Оргазм вырывает его с корнем — акт жестокий и клинический, без малейшей деликатности. Томас изливается внутри оболочки судорожными рывками, один за другим, и сперма остаётся там, запертая, тёплая, липкая, бесполезная, закупоренный отход, прижатый к собственной коже. Он чувствует, как собственные толчки семяизвержения стекают между бёдер внутри костюма, смешиваясь с потом. Он дрожит, но не от удовольствия. Он дрожит от разрядки, словно из него выпустили абсцесс, словно машина перезагрузилась. Ирен держит вибратор ещё несколько секунд после оргазма, перешагивая его, наказывая, пока из него не вырывается приглушённый стон с немой просьбой остановиться. Тогда она выключает оба прибора.
—Всё, — говорит она и выдёргивает яйцо резким движением.

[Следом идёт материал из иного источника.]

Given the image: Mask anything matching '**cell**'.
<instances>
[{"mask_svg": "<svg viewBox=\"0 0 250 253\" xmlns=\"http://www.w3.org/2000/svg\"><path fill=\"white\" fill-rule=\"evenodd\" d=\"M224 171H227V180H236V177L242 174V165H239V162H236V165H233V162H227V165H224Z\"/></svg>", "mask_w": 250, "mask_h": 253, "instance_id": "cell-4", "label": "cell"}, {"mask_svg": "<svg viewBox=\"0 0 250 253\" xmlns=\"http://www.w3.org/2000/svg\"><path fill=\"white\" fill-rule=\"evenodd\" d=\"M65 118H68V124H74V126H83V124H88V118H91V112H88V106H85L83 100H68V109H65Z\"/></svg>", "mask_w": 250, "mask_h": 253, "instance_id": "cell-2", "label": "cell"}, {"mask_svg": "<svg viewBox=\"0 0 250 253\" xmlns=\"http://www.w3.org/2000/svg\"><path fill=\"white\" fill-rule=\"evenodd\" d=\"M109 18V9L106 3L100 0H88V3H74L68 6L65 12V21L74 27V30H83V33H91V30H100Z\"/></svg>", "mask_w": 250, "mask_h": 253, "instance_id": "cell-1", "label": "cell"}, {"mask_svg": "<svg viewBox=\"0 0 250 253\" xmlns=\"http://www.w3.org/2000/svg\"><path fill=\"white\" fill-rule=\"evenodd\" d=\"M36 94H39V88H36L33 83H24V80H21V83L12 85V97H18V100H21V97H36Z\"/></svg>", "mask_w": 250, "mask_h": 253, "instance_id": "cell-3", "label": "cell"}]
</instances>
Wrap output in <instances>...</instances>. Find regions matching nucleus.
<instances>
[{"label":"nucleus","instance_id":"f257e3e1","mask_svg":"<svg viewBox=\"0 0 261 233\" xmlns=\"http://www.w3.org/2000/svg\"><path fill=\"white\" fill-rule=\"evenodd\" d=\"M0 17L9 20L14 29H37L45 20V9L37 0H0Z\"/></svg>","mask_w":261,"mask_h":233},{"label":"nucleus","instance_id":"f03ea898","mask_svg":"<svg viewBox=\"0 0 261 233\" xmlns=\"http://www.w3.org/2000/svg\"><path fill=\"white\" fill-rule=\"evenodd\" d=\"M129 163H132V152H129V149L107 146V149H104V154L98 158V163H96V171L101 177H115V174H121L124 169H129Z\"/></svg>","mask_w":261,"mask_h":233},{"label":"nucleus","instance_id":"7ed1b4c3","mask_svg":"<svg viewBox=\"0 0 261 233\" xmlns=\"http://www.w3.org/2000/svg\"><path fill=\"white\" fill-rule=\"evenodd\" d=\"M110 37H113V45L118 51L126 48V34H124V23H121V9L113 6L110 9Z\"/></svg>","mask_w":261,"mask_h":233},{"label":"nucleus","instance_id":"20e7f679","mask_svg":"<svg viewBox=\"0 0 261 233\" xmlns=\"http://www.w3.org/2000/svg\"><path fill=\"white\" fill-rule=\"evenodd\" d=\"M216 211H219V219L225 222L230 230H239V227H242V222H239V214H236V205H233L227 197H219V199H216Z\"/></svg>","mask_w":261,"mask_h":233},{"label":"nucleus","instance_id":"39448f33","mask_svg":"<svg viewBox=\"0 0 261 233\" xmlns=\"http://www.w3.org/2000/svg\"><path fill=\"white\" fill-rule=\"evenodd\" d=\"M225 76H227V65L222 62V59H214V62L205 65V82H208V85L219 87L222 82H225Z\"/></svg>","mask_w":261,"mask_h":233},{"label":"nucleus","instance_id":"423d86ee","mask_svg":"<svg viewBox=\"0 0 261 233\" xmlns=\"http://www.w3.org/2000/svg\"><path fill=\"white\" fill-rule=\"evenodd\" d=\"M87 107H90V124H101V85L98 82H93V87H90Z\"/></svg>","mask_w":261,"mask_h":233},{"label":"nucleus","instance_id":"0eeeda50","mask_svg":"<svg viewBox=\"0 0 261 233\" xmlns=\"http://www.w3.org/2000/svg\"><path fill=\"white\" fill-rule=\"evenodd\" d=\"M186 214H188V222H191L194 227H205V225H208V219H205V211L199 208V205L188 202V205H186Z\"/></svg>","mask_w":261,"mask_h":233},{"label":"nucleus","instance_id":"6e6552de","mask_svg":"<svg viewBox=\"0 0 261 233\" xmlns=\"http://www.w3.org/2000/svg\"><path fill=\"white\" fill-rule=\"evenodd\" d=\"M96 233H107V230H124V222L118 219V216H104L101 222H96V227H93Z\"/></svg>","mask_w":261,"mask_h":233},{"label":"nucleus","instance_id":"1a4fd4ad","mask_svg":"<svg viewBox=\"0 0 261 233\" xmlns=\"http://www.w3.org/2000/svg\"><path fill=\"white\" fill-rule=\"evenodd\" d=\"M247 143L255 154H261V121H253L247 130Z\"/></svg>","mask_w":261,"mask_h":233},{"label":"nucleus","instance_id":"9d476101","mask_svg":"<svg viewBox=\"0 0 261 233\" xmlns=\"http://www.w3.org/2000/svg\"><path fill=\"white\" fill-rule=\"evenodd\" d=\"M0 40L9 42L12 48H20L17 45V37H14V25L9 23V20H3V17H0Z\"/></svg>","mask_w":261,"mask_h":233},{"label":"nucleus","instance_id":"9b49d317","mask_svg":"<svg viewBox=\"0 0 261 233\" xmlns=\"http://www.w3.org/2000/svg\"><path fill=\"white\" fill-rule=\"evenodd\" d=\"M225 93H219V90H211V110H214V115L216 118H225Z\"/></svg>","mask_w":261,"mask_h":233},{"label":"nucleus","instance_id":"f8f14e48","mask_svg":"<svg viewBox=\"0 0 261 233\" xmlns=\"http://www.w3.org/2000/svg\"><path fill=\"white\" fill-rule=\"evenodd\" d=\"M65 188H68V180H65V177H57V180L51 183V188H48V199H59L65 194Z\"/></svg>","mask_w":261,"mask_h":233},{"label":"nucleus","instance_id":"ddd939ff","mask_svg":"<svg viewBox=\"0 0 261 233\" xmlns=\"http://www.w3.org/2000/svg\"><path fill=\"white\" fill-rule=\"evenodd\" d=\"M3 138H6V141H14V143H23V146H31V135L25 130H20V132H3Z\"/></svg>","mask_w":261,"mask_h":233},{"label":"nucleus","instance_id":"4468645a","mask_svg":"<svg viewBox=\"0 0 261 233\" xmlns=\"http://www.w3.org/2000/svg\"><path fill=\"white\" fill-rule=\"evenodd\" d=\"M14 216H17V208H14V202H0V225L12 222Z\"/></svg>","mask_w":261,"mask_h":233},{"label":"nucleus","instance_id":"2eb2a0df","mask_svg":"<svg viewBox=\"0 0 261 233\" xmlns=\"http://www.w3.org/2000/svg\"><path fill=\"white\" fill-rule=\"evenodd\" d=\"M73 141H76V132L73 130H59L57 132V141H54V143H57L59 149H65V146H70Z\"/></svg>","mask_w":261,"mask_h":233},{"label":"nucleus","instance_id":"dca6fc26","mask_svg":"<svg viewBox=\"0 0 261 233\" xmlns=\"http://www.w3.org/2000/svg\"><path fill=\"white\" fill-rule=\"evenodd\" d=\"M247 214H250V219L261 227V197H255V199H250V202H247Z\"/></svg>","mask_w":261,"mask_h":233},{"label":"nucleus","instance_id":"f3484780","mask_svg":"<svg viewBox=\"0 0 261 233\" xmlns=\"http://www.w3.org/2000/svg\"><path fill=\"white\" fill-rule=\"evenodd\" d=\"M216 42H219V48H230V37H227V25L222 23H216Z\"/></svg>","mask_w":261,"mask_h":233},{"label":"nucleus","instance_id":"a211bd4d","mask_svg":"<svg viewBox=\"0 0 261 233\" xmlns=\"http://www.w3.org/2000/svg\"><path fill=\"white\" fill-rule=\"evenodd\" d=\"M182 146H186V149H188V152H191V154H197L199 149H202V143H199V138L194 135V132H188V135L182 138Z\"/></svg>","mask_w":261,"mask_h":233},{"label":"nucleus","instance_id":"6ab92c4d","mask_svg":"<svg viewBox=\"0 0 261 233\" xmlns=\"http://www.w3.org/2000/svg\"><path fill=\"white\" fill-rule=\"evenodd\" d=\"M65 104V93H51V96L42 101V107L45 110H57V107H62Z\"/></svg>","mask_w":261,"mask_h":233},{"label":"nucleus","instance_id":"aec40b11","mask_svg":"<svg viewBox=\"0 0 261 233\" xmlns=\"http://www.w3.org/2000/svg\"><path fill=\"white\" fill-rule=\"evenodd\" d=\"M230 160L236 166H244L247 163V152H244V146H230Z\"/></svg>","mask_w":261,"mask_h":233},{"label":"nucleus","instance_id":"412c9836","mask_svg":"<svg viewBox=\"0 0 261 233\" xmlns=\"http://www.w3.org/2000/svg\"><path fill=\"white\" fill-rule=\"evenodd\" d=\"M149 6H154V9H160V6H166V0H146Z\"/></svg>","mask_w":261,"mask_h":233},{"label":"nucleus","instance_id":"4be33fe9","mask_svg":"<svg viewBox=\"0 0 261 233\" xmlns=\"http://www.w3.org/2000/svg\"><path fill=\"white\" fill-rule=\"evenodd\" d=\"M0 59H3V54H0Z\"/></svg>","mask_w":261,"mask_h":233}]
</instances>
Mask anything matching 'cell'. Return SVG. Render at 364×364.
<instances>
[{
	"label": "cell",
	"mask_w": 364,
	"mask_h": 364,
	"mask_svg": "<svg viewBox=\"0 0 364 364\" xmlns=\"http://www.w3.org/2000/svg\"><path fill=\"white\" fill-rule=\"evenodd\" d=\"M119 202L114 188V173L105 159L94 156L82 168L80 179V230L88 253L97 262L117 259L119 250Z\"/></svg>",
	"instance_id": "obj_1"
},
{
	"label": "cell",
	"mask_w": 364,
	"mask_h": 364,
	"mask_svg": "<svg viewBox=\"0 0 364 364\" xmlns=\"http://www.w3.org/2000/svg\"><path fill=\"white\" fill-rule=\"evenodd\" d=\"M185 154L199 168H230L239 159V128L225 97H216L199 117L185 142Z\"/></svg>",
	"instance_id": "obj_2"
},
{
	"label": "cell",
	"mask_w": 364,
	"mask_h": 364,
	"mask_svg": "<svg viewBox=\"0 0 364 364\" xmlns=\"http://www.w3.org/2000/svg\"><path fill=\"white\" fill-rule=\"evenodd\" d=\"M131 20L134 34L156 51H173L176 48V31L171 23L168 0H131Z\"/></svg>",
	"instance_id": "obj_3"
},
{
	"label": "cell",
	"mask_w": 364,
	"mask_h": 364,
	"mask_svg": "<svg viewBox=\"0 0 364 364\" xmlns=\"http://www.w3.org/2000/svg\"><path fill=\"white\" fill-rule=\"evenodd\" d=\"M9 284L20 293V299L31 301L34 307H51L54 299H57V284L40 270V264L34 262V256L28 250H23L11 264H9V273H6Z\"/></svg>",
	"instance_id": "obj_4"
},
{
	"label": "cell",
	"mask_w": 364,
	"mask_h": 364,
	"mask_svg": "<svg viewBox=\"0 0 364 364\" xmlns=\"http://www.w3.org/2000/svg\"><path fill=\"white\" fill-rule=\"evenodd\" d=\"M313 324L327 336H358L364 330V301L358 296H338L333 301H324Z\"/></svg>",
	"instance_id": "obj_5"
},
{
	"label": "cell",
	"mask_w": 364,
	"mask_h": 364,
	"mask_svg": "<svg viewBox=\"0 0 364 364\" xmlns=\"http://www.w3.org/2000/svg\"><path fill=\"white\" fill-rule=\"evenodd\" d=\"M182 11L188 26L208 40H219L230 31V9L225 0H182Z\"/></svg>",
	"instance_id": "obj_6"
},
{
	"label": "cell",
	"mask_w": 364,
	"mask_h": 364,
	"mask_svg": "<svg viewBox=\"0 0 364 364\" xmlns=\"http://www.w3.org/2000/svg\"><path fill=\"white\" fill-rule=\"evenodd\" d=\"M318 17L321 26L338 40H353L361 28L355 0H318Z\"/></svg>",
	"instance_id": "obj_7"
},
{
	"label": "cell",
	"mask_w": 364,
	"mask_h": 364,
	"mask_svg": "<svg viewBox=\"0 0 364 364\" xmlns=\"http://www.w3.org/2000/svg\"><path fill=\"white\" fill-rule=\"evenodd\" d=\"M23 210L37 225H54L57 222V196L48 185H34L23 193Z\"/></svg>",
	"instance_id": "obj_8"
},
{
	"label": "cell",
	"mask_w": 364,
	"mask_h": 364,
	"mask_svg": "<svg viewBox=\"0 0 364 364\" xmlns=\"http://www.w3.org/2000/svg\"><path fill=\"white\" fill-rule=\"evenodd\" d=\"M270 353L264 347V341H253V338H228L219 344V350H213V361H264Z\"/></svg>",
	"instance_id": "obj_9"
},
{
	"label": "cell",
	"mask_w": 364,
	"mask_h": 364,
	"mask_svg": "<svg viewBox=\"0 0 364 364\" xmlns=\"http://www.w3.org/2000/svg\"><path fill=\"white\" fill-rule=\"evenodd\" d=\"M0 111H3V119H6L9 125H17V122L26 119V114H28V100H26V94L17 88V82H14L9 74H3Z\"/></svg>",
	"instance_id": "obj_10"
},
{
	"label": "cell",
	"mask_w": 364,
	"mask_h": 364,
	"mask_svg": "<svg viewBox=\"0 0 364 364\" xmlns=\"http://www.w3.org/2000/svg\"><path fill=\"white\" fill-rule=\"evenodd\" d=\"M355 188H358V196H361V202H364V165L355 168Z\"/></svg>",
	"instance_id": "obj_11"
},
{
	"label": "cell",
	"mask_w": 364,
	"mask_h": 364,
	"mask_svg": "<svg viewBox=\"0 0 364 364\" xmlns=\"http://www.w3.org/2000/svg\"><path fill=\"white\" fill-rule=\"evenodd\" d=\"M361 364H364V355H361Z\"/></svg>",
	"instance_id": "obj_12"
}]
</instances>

Тогда начинается разборка. Молния маски ползёт вниз, и свет атакует его. Томас моргает, ослеплённый, и в лицо ему входит холодный, полный пыли воздух квартиры. Ирен аккуратно снимает с него оболочку, придерживая за основание, чтобы не пролить содержимое, и лужа спермы остаётся внутри пластика — тёплая, густая, обречённая в раковину. Потом она снимает маску, потом тянет костюм за плечи, освобождая торс. Резина отлипает от вспотевшей кожи с чмокающим звуком. Член, наконец свободный, висит красный и липкий, отмеченный жёсткой формой, которая держала его в плену три дня. Он измотан, опустошён и одновременно странно лёгок, словно с него сняли вес, который он носил внутри, а не снаружи.
Ирен смотрит на него сверху вниз, не улыбаясь. Проводит рукой по его промокшим волосам — первый за три дня жест, хоть чем-то похожий на человеческий.
—Пойдём, я тебя вымою, — говорит она.
Нет поцелуя. Нет «с возвращением». Только практическая необходимость смыть остатки ритуала, пот, лубрикант, тальк, засохшую сперму, прилипшую к паху. Томас с трудом поднимается, ноги затекли, и идёт в душ. Чтобы вымыть латекс, висящий на полотенцесушителе. Чтобы вымыться самому. Чтобы попытаться найти под всей этой резиной человека, который прятался там всё выходные.
Завтра понедельник. Офис, метро, дешёвые духи, Ирен, которая будет рассказывать про свою коллегу. А в центре гостиной, снова закрытый и тёмный, чёрный сундук по-прежнему будет там. Ждать.